What is being asked:
Output the line that contains "phylum: Chordata" and every line after it to the end of the entries, with nothing added or left out.

☆ ☆ ☆ ☆ ☆

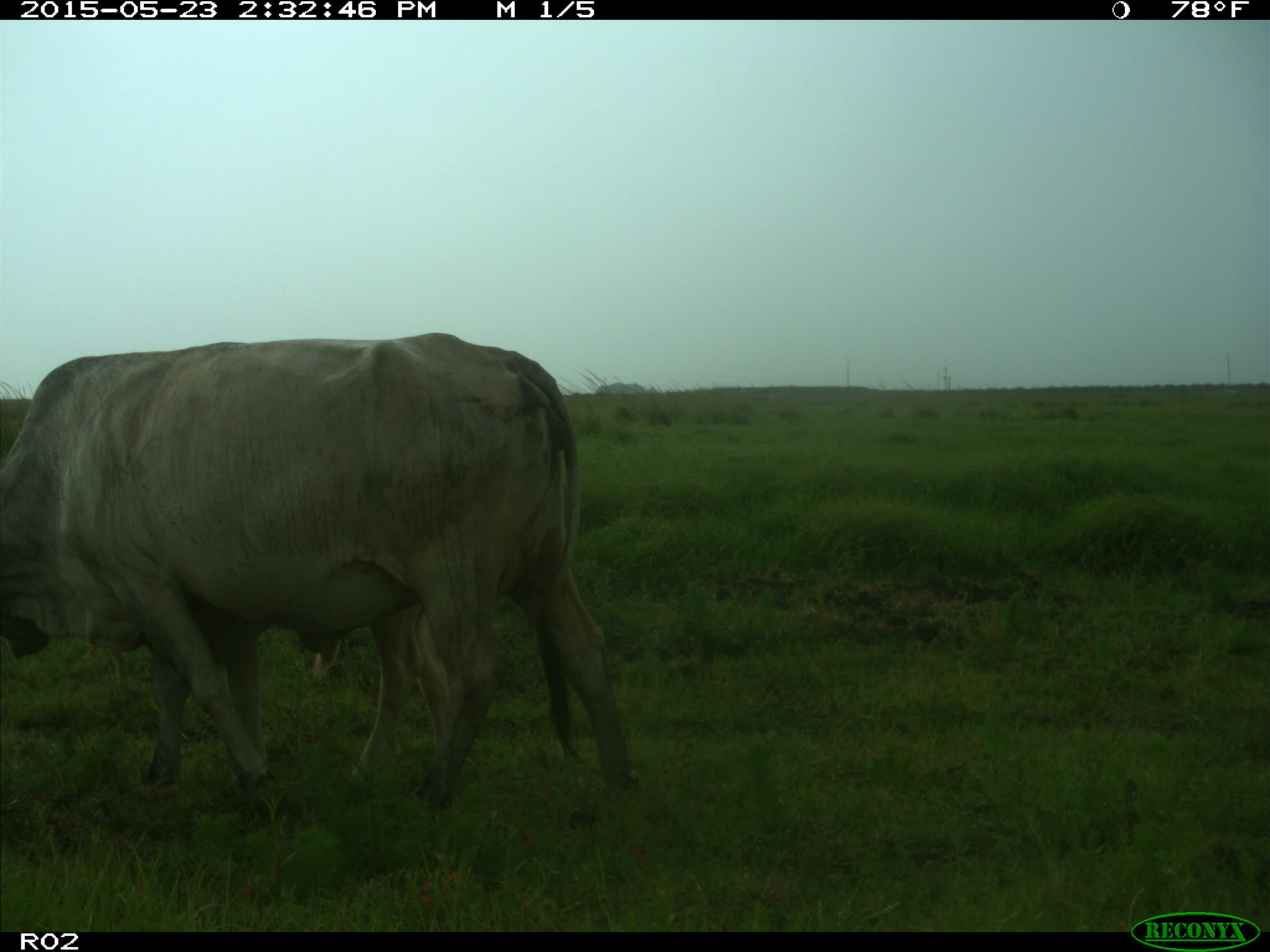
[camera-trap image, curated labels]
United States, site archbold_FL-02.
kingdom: Animalia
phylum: Chordata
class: Mammalia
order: Artiodactyla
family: Bovidae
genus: Bos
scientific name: Bos taurus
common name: domestic cow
Bos taurus (domestic cow).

☆ ☆ ☆ ☆ ☆

Your response:
phylum: Chordata
class: Mammalia
order: Artiodactyla
family: Bovidae
genus: Bos
scientific name: Bos taurus
common name: domestic cow
Bos taurus (domestic cow).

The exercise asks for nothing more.